◆ **EXERCISE**: Pick out each line of the records that contains the string "bbox" and copy those lines in full.

Excerpts of spatial question records:
▽
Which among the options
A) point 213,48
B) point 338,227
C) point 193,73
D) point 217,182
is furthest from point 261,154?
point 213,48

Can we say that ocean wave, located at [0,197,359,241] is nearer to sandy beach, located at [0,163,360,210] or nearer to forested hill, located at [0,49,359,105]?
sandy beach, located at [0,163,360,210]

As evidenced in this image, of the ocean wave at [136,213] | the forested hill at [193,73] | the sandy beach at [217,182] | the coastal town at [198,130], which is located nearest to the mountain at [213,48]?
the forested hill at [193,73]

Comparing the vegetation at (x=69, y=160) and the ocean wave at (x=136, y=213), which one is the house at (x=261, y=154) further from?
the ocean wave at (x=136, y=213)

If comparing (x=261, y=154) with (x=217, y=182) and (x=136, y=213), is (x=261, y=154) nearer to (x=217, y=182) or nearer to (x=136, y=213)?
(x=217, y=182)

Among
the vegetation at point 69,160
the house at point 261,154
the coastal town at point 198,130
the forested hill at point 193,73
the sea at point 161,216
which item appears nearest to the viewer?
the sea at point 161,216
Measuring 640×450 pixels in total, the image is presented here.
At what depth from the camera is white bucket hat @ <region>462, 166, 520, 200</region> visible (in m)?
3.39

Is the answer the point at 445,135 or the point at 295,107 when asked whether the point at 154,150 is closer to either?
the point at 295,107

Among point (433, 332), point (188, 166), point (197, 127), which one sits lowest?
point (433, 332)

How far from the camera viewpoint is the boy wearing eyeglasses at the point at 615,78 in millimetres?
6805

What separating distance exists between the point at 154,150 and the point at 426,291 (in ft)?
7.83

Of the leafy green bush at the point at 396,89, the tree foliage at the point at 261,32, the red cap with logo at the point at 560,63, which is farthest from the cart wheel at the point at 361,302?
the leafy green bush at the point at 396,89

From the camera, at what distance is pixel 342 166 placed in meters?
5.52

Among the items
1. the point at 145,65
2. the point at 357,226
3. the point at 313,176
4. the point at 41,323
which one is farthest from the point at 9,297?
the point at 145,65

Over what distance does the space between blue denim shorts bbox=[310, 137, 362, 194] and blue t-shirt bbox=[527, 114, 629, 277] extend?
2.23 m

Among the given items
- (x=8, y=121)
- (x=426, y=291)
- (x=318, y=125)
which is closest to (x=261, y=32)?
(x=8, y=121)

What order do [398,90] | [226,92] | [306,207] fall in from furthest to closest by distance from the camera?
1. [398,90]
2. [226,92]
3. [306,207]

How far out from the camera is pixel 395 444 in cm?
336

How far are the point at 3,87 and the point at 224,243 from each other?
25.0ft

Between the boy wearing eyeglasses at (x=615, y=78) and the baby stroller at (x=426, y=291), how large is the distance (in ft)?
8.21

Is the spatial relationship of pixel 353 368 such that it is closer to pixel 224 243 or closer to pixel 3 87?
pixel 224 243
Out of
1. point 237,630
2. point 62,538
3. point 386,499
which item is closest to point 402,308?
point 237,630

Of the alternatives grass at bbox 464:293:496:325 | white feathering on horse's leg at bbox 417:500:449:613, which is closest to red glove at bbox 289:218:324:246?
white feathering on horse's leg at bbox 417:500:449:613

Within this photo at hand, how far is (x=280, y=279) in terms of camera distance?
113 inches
△
◆ **TASK ANSWER**:
Over what distance does the space between blue denim shorts bbox=[310, 137, 362, 194] and blue t-shirt bbox=[527, 114, 629, 277] extend?
Of the alternatives grass at bbox 464:293:496:325 | white feathering on horse's leg at bbox 417:500:449:613, which is closest to red glove at bbox 289:218:324:246?
white feathering on horse's leg at bbox 417:500:449:613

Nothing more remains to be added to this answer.